20230178186. GENERATION OF PROTEIN SEQUENCES USING MACHINE LEARNING TECHNIQUES simplified abstract (Just-Evotec Biologics, Inc.)
GENERATION OF PROTEIN SEQUENCES USING MACHINE LEARNING TECHNIQUES
Organization Name
Inventor(s)
Tileli Amimeur of Seattle WA (US)
Randal Robert Ketchem of Snohomish WA (US)
Jeremy Martin Shaver of Lake Forest Park WA (US)
Rutilio H. Clark of Bainbridge Island WA (US)
John Alex Taylor of Bellevue WA (US)
GENERATION OF PROTEIN SEQUENCES USING MACHINE LEARNING TECHNIQUES - A simplified explanation of the abstract
This abstract first appeared for US patent application 20230178186 titled 'GENERATION OF PROTEIN SEQUENCES USING MACHINE LEARNING TECHNIQUES
Simplified Explanation
The patent application describes a method for generating amino acid sequences of antibodies using a generative adversarial network. This network consists of two components: one that generates amino acid sequences for antibody light chains and another that generates sequences for antibody heavy chains. These sequences can be combined to produce complete antibody amino acid sequences.
- A generative adversarial network is used to generate amino acid sequences of antibodies.
- The network includes separate components for generating light chain and heavy chain sequences.
- The training of these components can proceed at different rates.
- The generated amino acid sequences can be evaluated based on the complementarity-determining regions of the antibodies.
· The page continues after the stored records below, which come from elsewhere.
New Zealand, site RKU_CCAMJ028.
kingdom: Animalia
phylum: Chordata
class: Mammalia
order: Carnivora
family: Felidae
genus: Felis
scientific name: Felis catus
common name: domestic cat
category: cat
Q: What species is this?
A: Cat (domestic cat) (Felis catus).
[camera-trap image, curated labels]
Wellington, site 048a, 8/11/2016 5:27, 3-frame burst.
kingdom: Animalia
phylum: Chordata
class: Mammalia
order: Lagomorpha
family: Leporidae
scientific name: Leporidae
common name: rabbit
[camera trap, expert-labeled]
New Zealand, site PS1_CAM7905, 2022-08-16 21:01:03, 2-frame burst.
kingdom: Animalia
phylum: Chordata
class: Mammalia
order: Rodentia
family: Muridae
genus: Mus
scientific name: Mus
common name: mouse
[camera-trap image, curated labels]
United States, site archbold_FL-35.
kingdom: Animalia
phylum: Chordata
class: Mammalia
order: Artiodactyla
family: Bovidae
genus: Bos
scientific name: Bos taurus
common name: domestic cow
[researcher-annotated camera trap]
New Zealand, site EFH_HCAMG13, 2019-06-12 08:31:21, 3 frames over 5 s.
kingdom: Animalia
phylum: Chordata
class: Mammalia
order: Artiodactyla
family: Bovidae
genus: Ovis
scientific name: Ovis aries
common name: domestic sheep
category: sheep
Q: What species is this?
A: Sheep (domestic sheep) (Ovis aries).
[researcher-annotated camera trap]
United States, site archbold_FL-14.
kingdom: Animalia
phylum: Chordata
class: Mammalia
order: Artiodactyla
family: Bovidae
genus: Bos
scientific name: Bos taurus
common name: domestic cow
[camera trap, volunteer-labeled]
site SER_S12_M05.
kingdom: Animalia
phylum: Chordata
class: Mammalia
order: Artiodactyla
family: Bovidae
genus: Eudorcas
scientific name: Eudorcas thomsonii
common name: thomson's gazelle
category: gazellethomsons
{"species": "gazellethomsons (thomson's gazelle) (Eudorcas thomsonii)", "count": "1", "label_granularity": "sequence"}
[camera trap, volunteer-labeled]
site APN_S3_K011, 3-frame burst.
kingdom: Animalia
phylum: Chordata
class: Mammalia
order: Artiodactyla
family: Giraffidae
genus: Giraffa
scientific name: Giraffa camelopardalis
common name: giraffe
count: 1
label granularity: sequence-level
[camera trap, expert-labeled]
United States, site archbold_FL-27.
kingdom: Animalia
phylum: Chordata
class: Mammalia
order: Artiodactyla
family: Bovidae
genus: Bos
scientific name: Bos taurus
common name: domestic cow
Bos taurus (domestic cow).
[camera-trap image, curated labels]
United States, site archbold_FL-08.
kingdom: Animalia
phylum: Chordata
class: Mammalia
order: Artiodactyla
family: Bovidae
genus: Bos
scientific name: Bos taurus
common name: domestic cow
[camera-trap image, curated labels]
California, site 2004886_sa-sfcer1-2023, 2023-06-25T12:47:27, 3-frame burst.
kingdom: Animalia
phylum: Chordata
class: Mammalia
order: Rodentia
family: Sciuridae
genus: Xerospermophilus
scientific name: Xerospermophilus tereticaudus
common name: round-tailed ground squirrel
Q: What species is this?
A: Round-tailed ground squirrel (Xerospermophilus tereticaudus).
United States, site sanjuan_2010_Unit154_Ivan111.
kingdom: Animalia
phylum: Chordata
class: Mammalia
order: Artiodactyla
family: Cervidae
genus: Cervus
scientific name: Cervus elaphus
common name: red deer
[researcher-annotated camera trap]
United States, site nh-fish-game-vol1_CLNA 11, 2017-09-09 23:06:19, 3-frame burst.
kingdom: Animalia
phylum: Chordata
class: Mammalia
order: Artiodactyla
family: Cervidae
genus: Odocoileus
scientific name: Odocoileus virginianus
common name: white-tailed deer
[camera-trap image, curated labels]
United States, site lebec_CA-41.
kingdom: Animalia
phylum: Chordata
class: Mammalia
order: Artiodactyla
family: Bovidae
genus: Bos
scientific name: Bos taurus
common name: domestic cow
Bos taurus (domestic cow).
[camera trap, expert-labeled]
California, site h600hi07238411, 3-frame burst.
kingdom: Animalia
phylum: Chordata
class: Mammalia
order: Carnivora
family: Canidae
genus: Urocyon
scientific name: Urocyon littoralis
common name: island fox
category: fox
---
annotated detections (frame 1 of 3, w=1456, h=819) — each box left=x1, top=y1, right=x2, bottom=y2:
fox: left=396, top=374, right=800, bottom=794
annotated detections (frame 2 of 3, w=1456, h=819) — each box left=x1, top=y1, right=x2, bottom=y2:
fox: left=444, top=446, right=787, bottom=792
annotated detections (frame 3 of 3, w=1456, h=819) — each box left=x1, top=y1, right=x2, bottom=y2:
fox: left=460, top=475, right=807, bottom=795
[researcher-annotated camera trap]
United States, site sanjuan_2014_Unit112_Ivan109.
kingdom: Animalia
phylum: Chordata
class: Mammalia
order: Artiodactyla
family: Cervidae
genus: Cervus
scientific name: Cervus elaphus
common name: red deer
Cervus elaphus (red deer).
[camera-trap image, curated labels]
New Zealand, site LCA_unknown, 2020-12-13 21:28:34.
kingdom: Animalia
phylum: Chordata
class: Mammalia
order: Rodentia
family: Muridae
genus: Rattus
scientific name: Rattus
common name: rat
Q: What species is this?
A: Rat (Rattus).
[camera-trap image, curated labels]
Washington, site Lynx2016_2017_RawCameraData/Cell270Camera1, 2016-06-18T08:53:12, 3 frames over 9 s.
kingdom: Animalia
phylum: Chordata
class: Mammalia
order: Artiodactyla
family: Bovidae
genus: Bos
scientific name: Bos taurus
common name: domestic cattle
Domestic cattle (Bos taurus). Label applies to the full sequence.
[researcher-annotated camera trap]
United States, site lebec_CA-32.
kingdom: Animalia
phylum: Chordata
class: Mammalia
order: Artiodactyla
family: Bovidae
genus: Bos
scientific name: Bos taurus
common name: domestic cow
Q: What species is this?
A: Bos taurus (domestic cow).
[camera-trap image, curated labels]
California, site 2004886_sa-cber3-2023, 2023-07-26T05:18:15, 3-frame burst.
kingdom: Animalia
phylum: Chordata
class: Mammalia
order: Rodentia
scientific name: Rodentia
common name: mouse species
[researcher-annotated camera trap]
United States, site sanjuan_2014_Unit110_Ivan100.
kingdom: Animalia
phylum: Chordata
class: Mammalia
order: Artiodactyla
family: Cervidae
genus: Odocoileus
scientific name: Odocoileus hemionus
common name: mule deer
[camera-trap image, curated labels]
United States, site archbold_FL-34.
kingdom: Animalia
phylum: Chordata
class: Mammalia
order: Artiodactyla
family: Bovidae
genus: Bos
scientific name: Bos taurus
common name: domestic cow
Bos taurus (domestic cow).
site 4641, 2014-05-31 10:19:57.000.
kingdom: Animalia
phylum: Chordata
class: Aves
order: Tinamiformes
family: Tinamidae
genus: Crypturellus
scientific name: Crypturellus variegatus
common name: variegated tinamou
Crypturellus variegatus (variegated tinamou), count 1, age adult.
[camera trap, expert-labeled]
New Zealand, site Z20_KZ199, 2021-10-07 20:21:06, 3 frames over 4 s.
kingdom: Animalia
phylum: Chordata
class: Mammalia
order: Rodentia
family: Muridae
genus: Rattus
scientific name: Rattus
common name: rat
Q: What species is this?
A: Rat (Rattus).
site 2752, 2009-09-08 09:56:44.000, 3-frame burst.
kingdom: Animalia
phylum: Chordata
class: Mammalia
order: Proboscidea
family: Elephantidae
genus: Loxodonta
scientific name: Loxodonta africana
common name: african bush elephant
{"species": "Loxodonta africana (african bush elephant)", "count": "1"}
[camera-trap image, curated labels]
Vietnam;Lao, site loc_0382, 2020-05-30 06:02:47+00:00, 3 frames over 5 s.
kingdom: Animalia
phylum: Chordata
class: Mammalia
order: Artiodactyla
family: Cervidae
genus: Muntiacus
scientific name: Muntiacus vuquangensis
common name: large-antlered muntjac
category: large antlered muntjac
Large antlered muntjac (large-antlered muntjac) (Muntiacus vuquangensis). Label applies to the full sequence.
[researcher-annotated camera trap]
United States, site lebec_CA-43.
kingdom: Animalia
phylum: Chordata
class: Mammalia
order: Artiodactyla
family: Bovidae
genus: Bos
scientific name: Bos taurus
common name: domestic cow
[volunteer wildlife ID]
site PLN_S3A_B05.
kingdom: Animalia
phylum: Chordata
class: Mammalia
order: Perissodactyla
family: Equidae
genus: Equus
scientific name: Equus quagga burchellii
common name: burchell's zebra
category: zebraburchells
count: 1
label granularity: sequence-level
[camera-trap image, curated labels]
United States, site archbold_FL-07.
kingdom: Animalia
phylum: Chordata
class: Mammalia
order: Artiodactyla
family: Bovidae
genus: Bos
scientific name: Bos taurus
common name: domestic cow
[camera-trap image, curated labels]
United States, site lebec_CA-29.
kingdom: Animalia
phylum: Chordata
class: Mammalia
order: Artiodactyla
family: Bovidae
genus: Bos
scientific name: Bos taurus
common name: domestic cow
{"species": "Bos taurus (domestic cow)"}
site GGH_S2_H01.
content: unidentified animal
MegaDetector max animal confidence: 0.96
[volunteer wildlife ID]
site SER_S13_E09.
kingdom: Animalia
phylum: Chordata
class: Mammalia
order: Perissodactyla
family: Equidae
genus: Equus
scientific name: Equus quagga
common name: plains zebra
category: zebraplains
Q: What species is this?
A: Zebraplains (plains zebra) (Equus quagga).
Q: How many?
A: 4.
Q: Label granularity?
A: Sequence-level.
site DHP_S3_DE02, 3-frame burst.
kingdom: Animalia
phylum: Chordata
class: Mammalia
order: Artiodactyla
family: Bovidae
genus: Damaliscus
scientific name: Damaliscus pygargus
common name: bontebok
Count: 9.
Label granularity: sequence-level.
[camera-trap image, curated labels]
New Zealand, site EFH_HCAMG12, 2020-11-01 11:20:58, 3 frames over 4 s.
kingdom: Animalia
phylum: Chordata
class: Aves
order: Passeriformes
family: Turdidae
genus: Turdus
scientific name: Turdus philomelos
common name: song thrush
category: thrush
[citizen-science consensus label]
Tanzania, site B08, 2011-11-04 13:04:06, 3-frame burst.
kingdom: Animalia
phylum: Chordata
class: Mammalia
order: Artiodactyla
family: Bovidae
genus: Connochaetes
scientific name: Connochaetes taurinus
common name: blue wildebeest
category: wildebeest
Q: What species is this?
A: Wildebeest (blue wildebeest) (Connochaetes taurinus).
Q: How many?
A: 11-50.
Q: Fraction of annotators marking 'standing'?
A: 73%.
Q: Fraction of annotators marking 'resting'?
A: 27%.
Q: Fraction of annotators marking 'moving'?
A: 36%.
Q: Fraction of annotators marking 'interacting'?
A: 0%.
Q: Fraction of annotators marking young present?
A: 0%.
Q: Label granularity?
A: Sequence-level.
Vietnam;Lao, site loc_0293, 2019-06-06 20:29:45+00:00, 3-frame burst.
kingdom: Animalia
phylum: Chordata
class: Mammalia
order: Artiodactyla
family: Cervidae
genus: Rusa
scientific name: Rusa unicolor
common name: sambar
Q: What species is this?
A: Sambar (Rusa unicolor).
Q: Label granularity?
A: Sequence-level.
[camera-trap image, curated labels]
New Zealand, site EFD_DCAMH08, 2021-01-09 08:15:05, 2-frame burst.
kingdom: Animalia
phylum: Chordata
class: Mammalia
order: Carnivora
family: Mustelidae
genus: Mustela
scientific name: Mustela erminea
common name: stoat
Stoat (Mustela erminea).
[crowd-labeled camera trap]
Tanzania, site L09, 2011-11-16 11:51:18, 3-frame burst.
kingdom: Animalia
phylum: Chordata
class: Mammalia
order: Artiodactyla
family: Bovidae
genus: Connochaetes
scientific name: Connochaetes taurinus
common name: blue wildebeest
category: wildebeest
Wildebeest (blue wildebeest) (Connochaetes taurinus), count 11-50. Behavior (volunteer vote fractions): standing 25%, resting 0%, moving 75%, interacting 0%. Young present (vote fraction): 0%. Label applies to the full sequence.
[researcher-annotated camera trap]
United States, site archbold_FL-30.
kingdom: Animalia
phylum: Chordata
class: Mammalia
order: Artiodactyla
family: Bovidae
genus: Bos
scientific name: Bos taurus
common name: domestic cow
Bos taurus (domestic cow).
- Training datasets can be created using amino acid sequences of antibodies with specific binding affinities, such as binding affinity with major histocompatibility complex (MHC) molecules.
Potential Applications
- Antibody engineering and drug development
- Immunotherapy and cancer treatment
- Diagnostic tools for detecting specific molecules
Problems Solved
- Streamlining the process of generating amino acid sequences of antibodies
- Improving the efficiency and accuracy of antibody engineering
- Enabling the development of antibodies with specific binding affinities
Benefits
- Faster and more efficient generation of antibody amino acid sequences
- Ability to create antibodies with desired binding affinities
- Potential for developing targeted therapies and diagnostic tools
Original Abstract Submitted
amino acid sequences of antibodies can be generated using a generative adversarial network that includes a first generating component that generates amino acid sequences of antibody light chains and a second generating component that generates amino acid sequences of antibody heavy chains. amino acid sequences of antibodies call be produced by combining the respective amino acid sequences produced by the first generating component and the second generating component. the training of the first generating component and the second generating component can proceed at different rates. additionally, the antibody amino acids produced by combining amino acid sequences front the first generating component and the second generating component may be evaluated according to complentarity-determining regions of the antibody amino acid sequences. training datasets may be produced using amino acid sequences that correspond to antibodies have particular binding affinities with respect to molecules, such as binding affinity with major histocompatibility complex (mhc) molecules.